~~引用ここから~~
なぜ日本政府は、これほど野放図に借金できるのか? アベノミクスと異次元金融緩和を継続し、日本銀行が事実上の財政ファイナンス(財政赤字を穴埋めするために中央銀行が国債などを直接引き受けること)を行なっているからだ。しかし、これまた「出口」はない。
(略)
一部のリフレ派やMMT論者は、国債を買っているのは海外マネーではなく主に国内の銀行や生命保険会社で、国の借金の半分は銀行や生保から国債を買い入れている日銀の資産なので問題ないと主張している。だが、銀行や生保は預金者や契約者から預かったカネで国債を引き受けているのだから国民が国債を買っているのと同じであり、結局、この借金を返していくのは国民──今の若者たちであり、これから生まれてくる子供たちなのである。
(略)

**表示情報:**
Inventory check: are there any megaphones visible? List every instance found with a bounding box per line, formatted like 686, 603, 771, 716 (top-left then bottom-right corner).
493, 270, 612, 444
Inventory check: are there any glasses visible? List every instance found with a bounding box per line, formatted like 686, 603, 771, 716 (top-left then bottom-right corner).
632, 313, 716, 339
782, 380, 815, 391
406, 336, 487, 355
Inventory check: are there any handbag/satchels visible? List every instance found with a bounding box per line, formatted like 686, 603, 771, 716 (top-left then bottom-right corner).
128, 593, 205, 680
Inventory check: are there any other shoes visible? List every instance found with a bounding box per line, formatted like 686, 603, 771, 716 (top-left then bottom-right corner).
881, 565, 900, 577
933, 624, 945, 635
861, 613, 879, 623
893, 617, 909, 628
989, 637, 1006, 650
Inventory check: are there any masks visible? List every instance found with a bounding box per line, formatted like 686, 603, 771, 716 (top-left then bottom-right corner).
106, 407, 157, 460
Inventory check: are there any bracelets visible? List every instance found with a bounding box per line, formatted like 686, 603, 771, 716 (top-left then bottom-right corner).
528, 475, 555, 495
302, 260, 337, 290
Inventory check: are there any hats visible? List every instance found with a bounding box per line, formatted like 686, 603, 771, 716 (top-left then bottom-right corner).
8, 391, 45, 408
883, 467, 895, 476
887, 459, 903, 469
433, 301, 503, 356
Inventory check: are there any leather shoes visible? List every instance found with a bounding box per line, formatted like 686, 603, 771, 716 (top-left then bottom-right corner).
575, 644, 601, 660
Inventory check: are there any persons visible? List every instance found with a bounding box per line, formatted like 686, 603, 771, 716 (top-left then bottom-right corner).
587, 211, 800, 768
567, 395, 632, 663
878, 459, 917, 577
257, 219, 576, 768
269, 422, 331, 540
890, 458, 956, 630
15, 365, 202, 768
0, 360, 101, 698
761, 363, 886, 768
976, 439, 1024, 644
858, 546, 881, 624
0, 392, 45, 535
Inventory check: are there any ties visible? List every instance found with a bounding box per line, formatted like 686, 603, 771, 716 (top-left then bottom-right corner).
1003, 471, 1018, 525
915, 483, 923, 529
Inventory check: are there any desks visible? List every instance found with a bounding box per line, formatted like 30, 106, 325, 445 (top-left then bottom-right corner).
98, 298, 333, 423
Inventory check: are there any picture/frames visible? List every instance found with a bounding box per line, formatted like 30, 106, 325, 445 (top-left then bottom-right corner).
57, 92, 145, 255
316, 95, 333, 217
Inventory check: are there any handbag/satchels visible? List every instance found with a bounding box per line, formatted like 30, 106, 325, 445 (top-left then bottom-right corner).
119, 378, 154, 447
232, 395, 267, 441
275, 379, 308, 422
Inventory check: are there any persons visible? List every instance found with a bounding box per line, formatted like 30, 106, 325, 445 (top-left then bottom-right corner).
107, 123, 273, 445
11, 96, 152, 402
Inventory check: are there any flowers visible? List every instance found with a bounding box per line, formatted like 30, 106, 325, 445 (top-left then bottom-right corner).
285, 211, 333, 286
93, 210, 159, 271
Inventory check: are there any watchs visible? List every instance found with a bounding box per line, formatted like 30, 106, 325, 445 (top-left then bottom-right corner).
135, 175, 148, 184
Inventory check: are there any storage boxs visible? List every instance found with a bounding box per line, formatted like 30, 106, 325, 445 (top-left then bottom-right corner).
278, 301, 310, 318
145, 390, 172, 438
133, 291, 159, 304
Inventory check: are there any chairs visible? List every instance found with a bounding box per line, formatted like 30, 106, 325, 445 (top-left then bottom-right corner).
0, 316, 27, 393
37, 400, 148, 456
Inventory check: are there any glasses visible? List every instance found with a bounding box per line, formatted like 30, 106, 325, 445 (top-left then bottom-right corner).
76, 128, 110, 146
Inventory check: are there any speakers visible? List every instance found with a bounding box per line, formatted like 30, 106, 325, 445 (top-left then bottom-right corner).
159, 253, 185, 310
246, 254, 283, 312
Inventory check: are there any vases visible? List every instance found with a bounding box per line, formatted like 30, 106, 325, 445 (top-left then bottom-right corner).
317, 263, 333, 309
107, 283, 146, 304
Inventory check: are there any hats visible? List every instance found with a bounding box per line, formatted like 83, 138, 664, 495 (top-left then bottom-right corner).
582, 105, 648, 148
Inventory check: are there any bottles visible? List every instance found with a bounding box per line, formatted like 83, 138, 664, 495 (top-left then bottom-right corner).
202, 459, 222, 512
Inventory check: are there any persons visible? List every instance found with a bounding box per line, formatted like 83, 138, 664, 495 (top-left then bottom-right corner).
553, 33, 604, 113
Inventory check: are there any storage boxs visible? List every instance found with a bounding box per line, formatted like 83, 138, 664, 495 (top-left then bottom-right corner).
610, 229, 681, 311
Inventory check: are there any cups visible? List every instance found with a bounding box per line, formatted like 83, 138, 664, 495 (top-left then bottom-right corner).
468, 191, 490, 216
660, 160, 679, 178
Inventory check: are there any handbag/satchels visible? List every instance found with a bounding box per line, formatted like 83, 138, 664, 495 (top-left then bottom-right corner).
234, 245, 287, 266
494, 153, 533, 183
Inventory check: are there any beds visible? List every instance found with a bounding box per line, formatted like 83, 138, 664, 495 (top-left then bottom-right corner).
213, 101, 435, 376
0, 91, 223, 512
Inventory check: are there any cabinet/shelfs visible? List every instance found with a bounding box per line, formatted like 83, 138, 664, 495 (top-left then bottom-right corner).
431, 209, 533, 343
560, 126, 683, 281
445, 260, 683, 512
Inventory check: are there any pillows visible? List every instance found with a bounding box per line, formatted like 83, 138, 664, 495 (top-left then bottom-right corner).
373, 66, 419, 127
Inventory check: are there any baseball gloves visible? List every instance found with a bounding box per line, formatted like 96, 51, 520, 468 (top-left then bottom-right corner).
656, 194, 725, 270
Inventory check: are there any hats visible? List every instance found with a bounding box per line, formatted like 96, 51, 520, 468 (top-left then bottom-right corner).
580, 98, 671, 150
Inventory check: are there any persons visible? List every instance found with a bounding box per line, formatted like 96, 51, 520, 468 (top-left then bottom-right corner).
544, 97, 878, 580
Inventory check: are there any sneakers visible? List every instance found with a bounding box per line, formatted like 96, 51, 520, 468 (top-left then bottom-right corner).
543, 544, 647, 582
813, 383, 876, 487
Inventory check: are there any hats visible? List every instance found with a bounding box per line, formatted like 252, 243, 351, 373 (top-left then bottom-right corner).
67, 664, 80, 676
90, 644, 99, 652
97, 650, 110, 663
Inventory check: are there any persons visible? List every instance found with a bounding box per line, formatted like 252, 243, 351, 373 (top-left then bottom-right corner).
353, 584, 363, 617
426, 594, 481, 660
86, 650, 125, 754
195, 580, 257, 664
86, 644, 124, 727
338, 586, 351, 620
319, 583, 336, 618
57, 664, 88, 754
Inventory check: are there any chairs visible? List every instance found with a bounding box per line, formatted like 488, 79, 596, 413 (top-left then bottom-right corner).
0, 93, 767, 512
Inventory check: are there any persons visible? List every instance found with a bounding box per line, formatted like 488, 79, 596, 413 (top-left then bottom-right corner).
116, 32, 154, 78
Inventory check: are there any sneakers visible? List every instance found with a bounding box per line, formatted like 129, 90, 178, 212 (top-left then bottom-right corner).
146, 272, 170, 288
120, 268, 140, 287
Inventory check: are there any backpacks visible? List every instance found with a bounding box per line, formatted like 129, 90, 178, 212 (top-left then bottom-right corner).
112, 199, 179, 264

**課題一覧:**
1. 抜粋について、次の問いに答えてください。
(a) 日本政府が野放図に借金できる理由として、日本銀行が事実上行なっているとされることは何か。
(b) 一部のリフレ派やMMT論者によれば、国債を主に買っているのは誰か。
(c) この借金を結局返していくのは誰だと述べられているか。
2. 抜粋のうち、「一部のリフレ派やMMT論者は」という語を含む箇所で始まり「れてくる子供たちなのである。」で終わる部分を、一字一句違えずに書き写してください。

**解答一覧:**
1.
(a) 財政ファイナンス
(b) 国内の銀行や生命保険会社
(c) 国民、すなわち今の若者たちとこれから生まれてくる子供たち

2.
一部のリフレ派やMMT論者は、国債を買っているのは海外マネーではなく主に国内の銀行や生命保険会社で、国の借金の半分は銀行や生保から国債を買い入れている日銀の資産なので問題ないと主張している。だが、銀行や生保は預金者や契約者から預かったカネで国債を引き受けているのだから国民が国債を買っているのと同じであり、結局、この借金を返していくのは国民──今の若者たちであり、これから生まれてくる子供たちなのである。